Work to be completed
Only an exact copy of the entries, stripped of pictures, will serve as the answer.

Dataset entries:
---*---

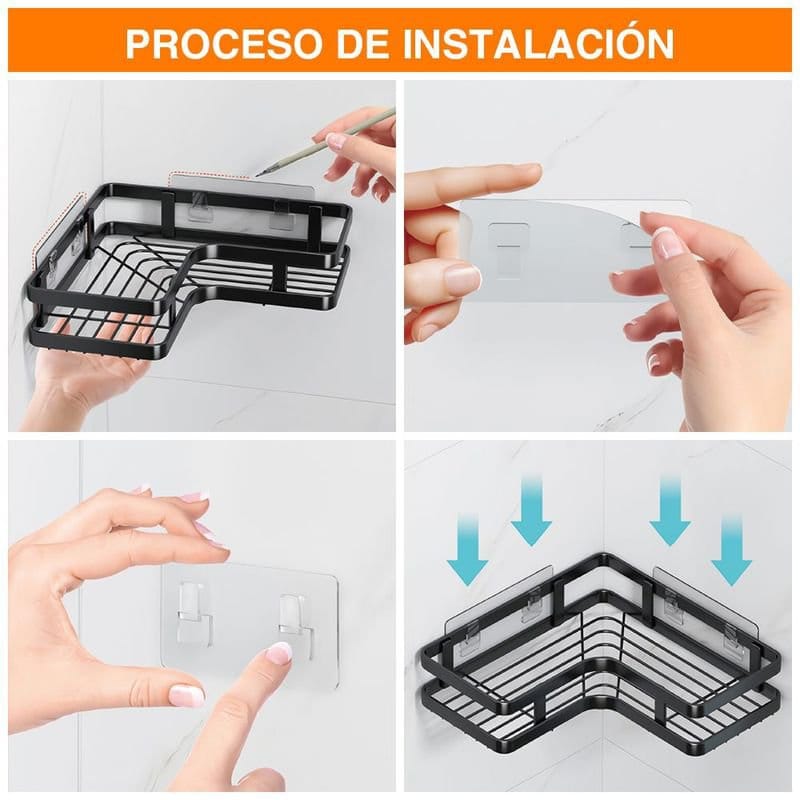 PROCESO DE INSTALACIÓN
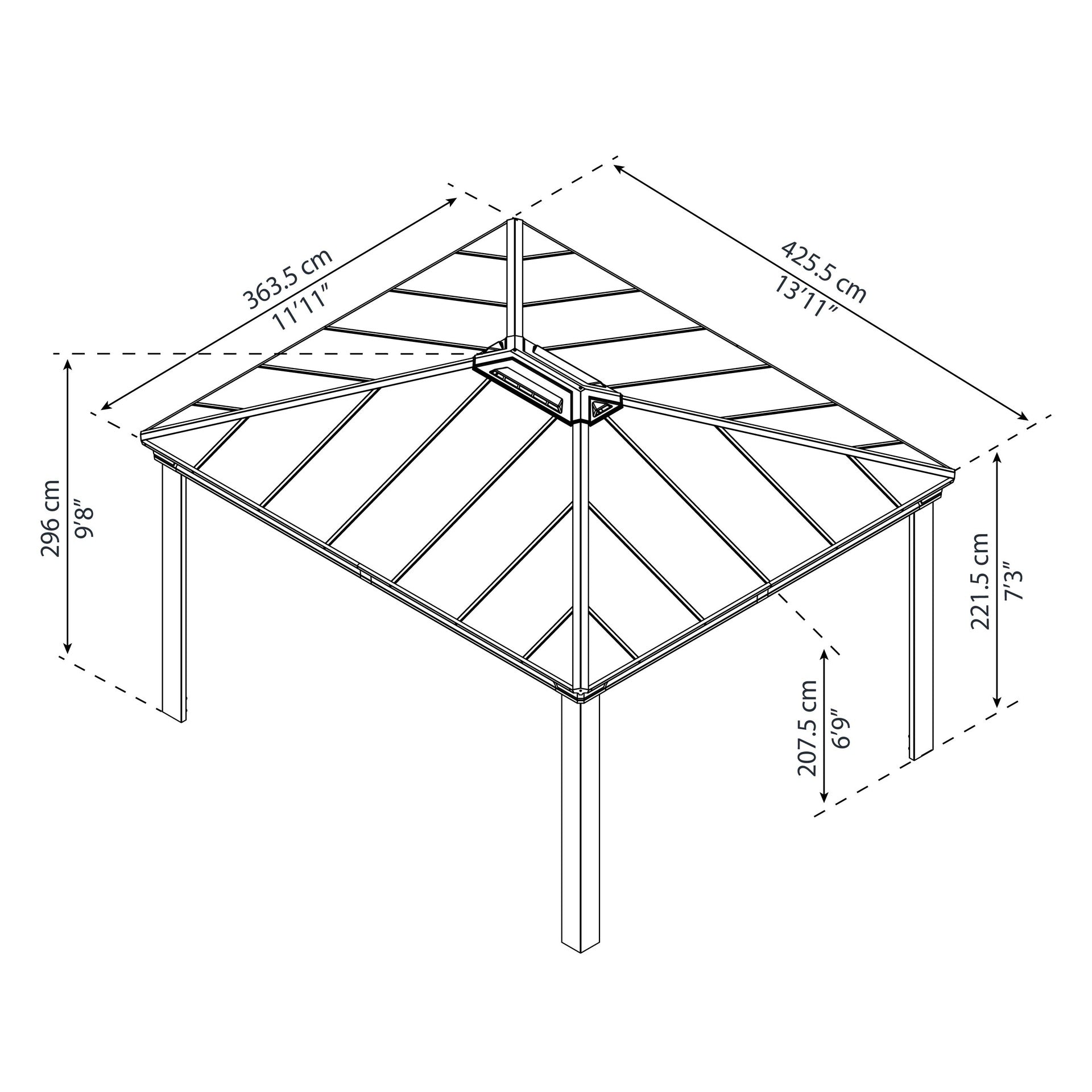 363.5 cm
11'11"

425.5 cm
13'11"

296 cm
9'8"

221.5 cm
7'3"

207.5 cm
6'9"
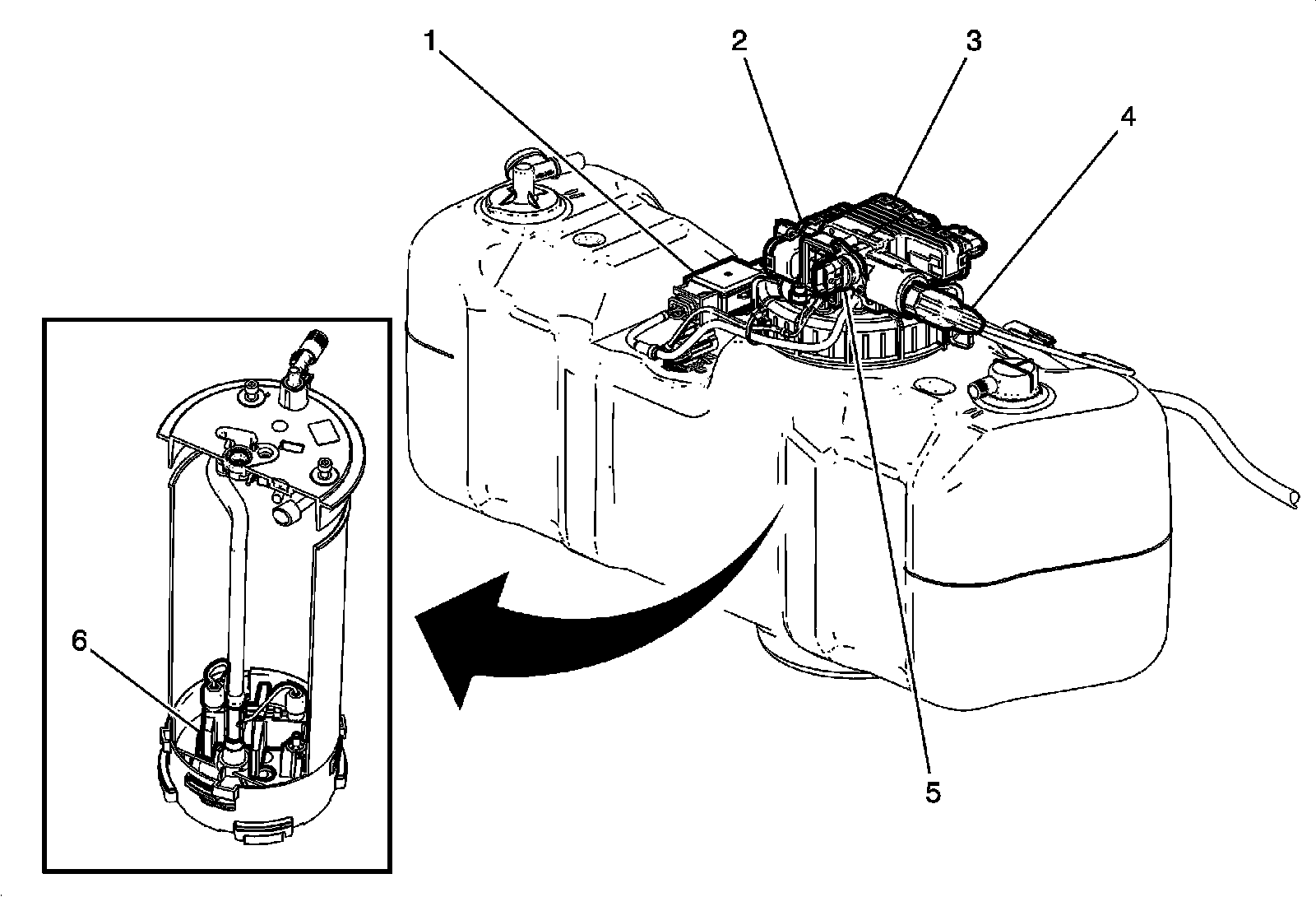 1
2
3
4
5
6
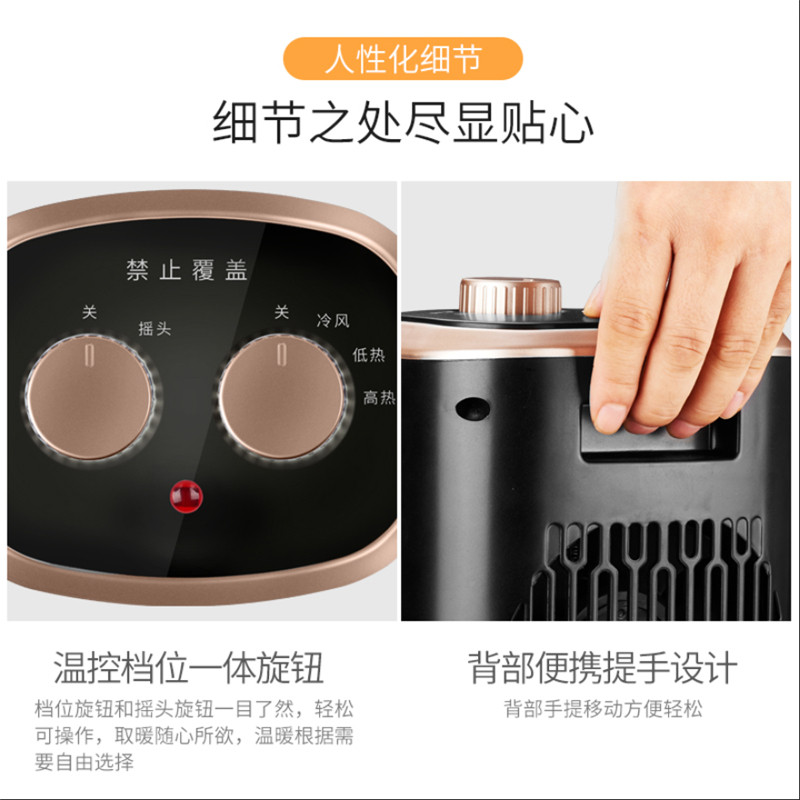 人性化细节

细节之处尽显贴心

禁止覆盖

关

摇头

关

冷风

低热

高热

温控档位一体旋钮

档位旋钮和摇头旋钮一目了然，轻松可操作，取暖随心所欲，温暖根据需要自由选择

背部便携提手设计

背部手提移动方便轻松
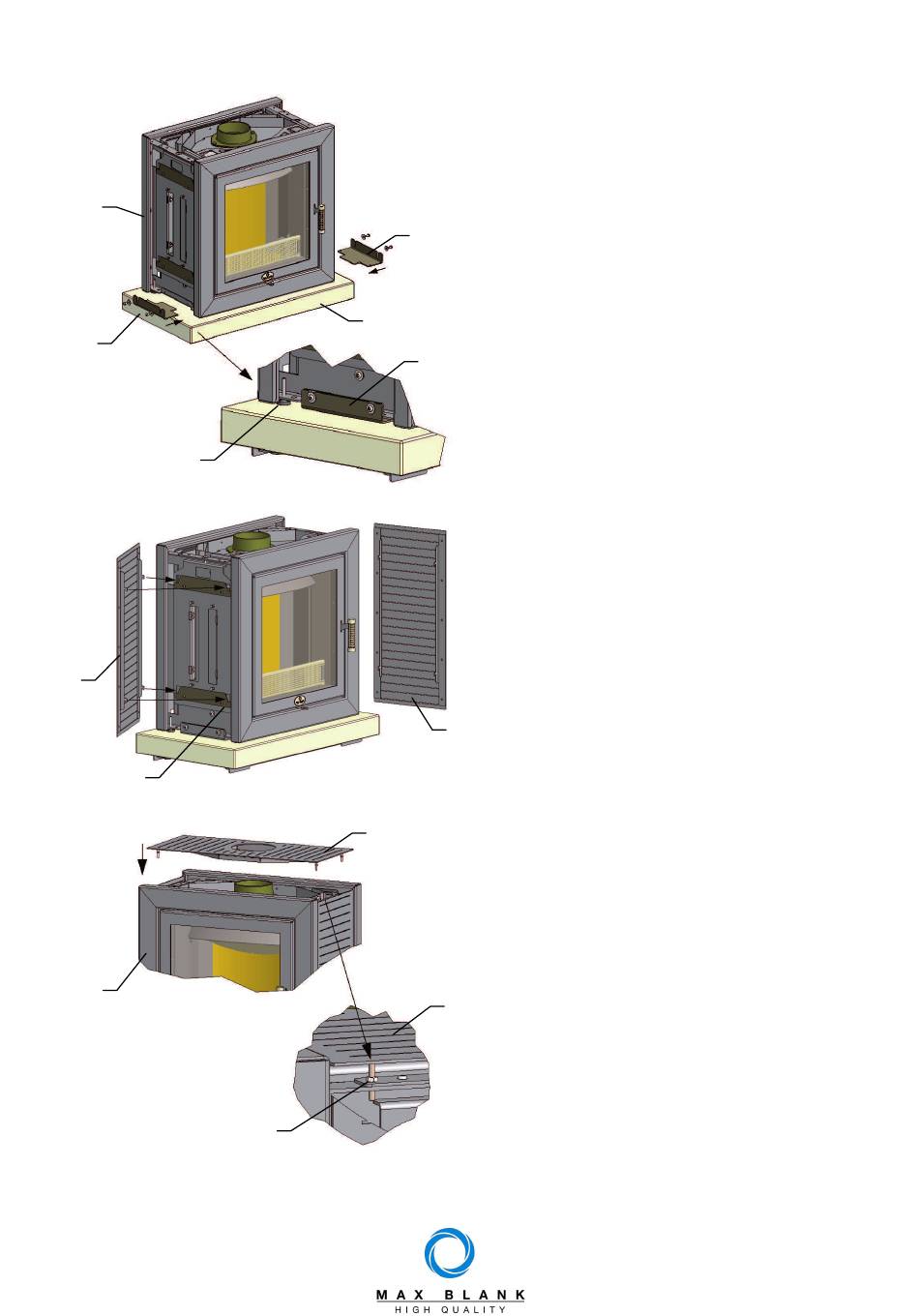 MAX BLANK
HIGH QUALITY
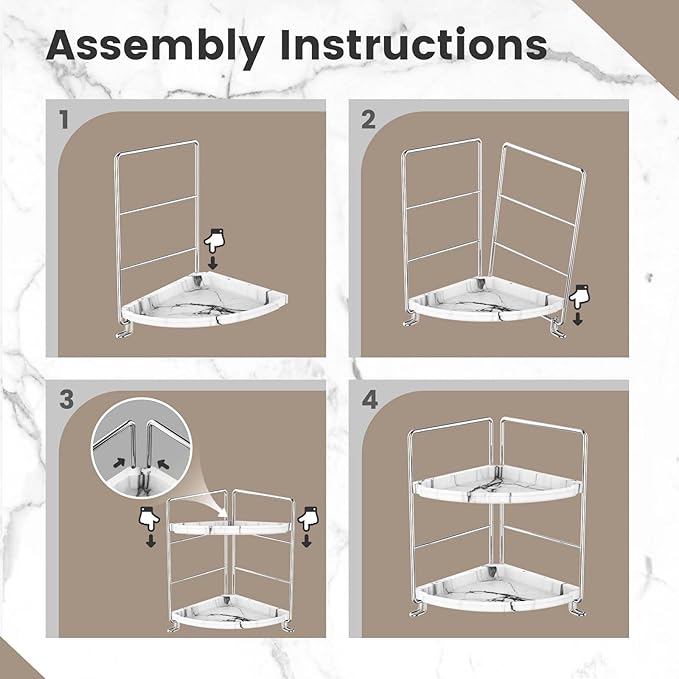 Assembly Instructions

1

2

3

4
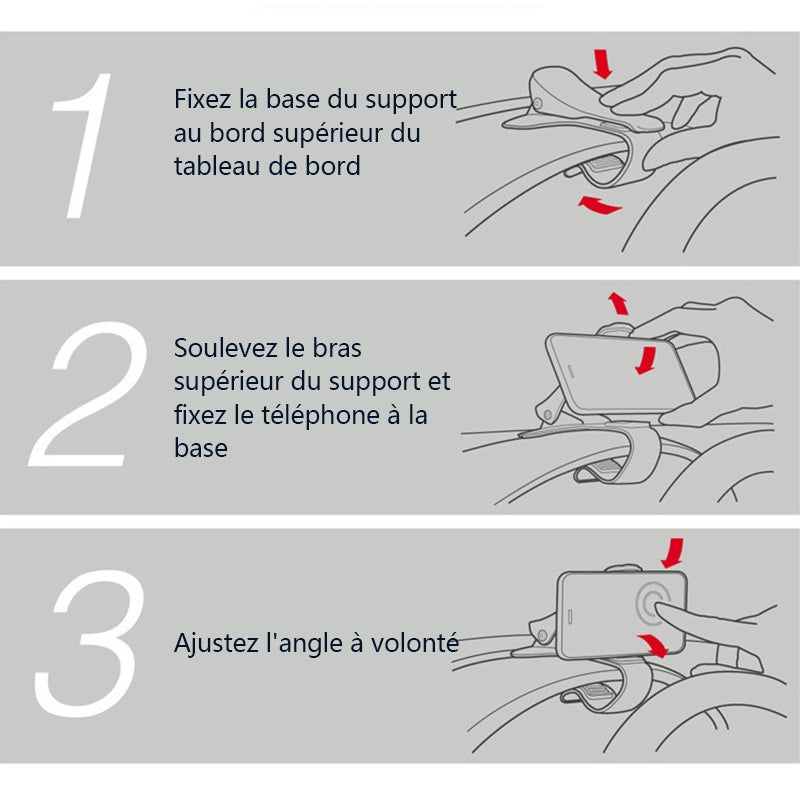 1

Fixez la base du support au bord supérieur du tableau de bord

2

Soulevez le bras supérieur du support et fixez le téléphone à la base

3

Ajustez l'angle à volonté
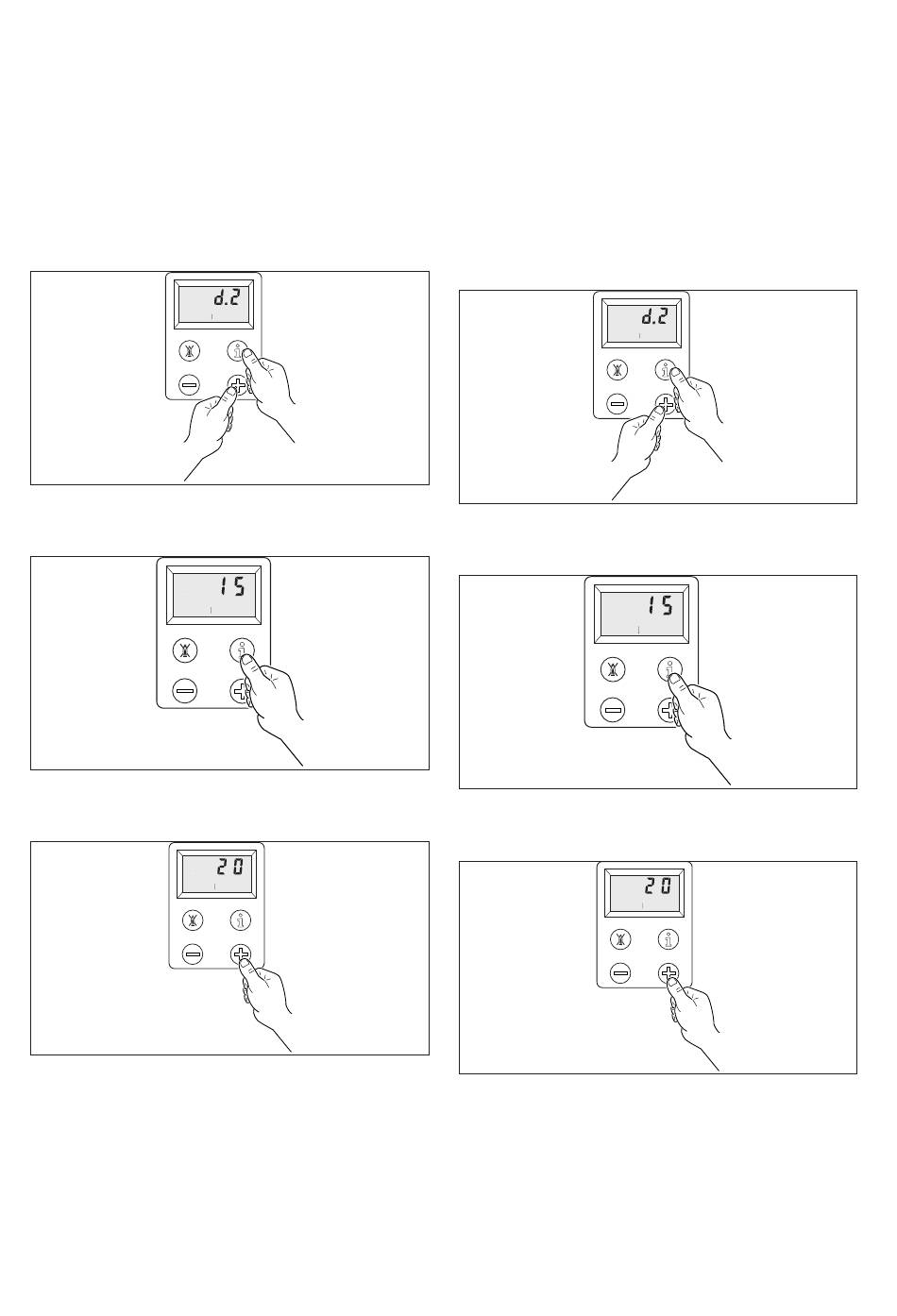 d.2

15

20

d.2

15

20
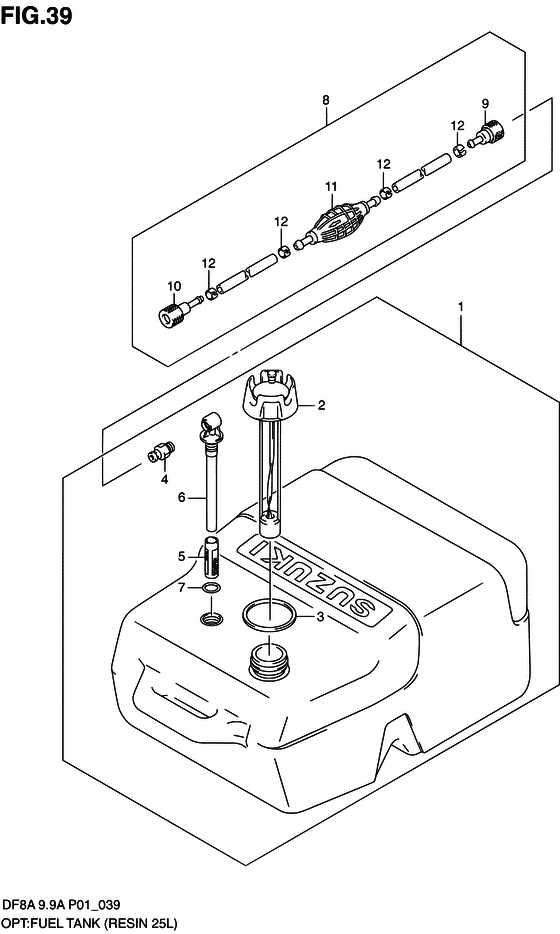 FIG.39

8

9

12

12

11

12

12

10

1

2

4

6

5

7

3

SUZUKI

DF8A 9.9A P01_039
OPT:FUEL TANK (RESIN 25L)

---*---

Solved problem
 PROCESO DE INSTALACIÓN
 363.5 cm
11'11"

425.5 cm
13'11"

296 cm
9'8"

221.5 cm
7'3"

207.5 cm
6'9"
 1
2
3
4
5
6
 人性化细节

细节之处尽显贴心

禁止覆盖

关

摇头

关

冷风

低热

高热

温控档位一体旋钮

档位旋钮和摇头旋钮一目了然，轻松可操作，取暖随心所欲，温暖根据需要自由选择

背部便携提手设计

背部手提移动方便轻松
 MAX BLANK
HIGH QUALITY
 Assembly Instructions

1

2

3

4
 1

Fixez la base du support au bord supérieur du tableau de bord

2

Soulevez le bras supérieur du support et fixez le téléphone à la base

3

Ajustez l'angle à volonté
 d.2

15

20

d.2

15

20
 FIG.39

8

9

12

12

11

12

12

10

1

2

4

6

5

7

3

SUZUKI

DF8A 9.9A P01_039
OPT:FUEL TANK (RESIN 25L)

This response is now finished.